Le chemin vers l’autre

Autrefois…

J’ai grandi dans une petite ville à une époque où l’on prenait encore soin de ses voisins. Certaines familles étaient moins aisées que d’autres, mais tout le monde avait un toit sur la tête. Quand j’y repense, il ne m’était même pas concevable que quelqu’un puisse vivre autrement ! Il faut dire qu’en tant que dernière d’une fratrie de 4 filles, j’ai été mise sous cloche avec autour de moi un monde qui avait certes sa misère, mais dont j’étais totalement protégée et dont on ne parlait pas… C’est ainsi que j’ai quitté le nid familial avec une vision de la vie plutôt idéalisée, et lorsque mon chemin à croisé celui d’un sans-abri, ma première réaction a été de détourner la tête et d’accélérer mon pas. J’avais peur.

A cela s’est ajouté le dégoût et l’agacement en lien avec le milieu professionnel dans lequel j’évoluais. J’étais responsable commerciale dans un groupe privé qui détenait plusieurs restaurants prestigieux sur Strasbourg. Le monde de la rue n’avait pas sa place dans ce milieu du luxe que je servais et dont je pensais faire partie. Face à ces gens qui pour moi avaient fait le choix de la bouteille plutôt que du travail, mon regard était devenu méprisant.

 

Un déclic…

Ce n’est que plusieurs années plus tard, lors d’un voyage en Égypte avec ma fille Emma alors âgée de 7 ans, qu’il y a eu une prise de conscience de ma part. Cette misère que je prenais soin d’ignorer n’était rien comparée à celle d’ici. J’étais totalement bouleversée et honteuse. Ma fille ne voyait que la piscine et les nombreuses activités qui lui étaient proposées, moi je voulais qu’elle ouvre les yeux sur ce monde de misère. 

Lors d’une excursion à Luxor, l’hôtel nous avait préparé des lunch-box car le voyage était long. Nous sommes partis en pleine nuit et au petit matin, lorsque le bus s’est arrêté dans un village proche de notre destination, nous étions garés à côté d’une montagne d’ordures ménagères sur laquelle des enfants en guenille cherchaient de la nourriture. Le choc ! Emma a pris sa lunch-box et l’a apporté aux enfants avec la majorité du groupe qui l’a suivi. Cet acte de solidarité nous avait uni. 

 

En chemin…

De retour en France, mon regard sur ce monde de la rue avait évidemment évolué mais la peur était encore bien présente. J’ai donc fait une liste d’actions qui allait m’aider à aller de l’avant :

Première action : parler avec un sans-bris. Note : Peut mieux faire, j’ai parlé à son chien….
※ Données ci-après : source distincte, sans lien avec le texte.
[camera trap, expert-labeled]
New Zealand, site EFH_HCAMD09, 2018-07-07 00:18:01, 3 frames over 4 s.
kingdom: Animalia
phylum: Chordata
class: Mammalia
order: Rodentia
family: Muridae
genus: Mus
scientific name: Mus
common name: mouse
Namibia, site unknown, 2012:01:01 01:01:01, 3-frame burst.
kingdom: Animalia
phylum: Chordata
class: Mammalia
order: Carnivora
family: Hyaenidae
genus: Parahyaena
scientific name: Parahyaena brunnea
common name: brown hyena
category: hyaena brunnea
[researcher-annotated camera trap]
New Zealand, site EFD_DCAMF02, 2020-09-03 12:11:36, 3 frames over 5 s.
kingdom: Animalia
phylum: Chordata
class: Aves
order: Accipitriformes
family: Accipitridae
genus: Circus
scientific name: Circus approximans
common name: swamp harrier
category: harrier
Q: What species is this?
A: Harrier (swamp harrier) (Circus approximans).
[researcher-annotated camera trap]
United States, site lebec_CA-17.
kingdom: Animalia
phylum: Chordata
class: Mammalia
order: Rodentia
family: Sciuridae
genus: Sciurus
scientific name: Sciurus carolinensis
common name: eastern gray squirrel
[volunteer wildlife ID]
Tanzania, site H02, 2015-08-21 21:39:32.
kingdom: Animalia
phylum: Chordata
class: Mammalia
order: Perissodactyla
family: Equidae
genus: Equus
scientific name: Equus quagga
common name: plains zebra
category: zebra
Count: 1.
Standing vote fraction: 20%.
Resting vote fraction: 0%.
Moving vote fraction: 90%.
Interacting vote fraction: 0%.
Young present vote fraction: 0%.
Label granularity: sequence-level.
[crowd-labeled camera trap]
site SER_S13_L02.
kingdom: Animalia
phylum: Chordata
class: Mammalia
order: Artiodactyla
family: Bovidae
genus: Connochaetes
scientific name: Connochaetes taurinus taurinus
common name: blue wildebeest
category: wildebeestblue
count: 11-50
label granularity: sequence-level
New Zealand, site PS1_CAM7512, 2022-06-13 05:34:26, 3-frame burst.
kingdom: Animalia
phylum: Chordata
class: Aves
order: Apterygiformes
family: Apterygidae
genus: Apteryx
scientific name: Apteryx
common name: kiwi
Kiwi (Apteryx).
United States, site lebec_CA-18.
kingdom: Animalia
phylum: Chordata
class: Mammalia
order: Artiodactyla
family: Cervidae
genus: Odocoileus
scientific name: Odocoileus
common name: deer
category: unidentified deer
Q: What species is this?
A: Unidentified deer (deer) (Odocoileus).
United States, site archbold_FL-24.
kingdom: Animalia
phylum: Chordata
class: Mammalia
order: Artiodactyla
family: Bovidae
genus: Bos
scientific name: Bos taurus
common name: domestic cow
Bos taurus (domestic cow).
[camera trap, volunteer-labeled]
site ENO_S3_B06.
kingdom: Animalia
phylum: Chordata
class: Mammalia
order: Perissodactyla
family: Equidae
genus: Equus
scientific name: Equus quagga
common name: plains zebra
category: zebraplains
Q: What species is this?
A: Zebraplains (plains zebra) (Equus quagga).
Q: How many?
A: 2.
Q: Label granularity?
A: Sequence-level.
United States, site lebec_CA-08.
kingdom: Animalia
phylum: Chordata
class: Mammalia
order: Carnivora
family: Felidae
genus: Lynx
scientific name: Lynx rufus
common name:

Deuxième action : avoir une conversation avec un sans-abris .Note : Net progrès, Essayer d’aller au-delà des 30 secondes

Troisième action : faire un cadeau à Noël   Note : Fait ! j’ai eu un gros ronflement en guise de remerciement 

Au fil des tentatives, l’approche est devenue plus naturelle et la relation s’est affinée mais sans plus d’investissement de ma part. Lors d’une soirée AGM, Catherine nous a demandé de lister nos actes solidaires puis de répondre à différentes questions. Une de mes réponses était : « je n’ai pas un bon goût de moi. L’action est normale et c’est le moment de l’action qui me nourrit. » C’était devenu une évidence et il n’y avait plus qu’un pas à franchir en étant active au sein d’une association qui vient en aide aux sans-abris. Je connaissais l’Association Bretz’Maraude qui organise tous les dimanches soirs des maraudes sur la ville de Colmar et dont je suivais les actions depuis plusieurs mois. Ce qui les distingue et qui m’a séduite, c’est le temps qui est accordé à chaque sortie. L’objectif premier est bien sûr de répondre à des besoins du quotidien, en revanche, chaque action permet d’aller au plus près de la personne et de lui apporter un temps d’échange, parfois de rire et le plus souvent d’écouter. 

C’est ainsi que depuis quelques mois, je  vais à la rencontre de Robert, Benoit, Hasan, Nathalie et tant d’autres qui le temps d’un repas nous partagent leurs souvenirs qui enrichissent ce moment qui nous nourrit mutuellement.

 Un temps que j’ai également eu plaisir à partager avec mon groupe AGM lors de la préparation d’une maraude. Un bel élan de solidarité dont je les remercie et qui nous a uni autour d’une même volonté : « aimer son prochain comme soi-même ».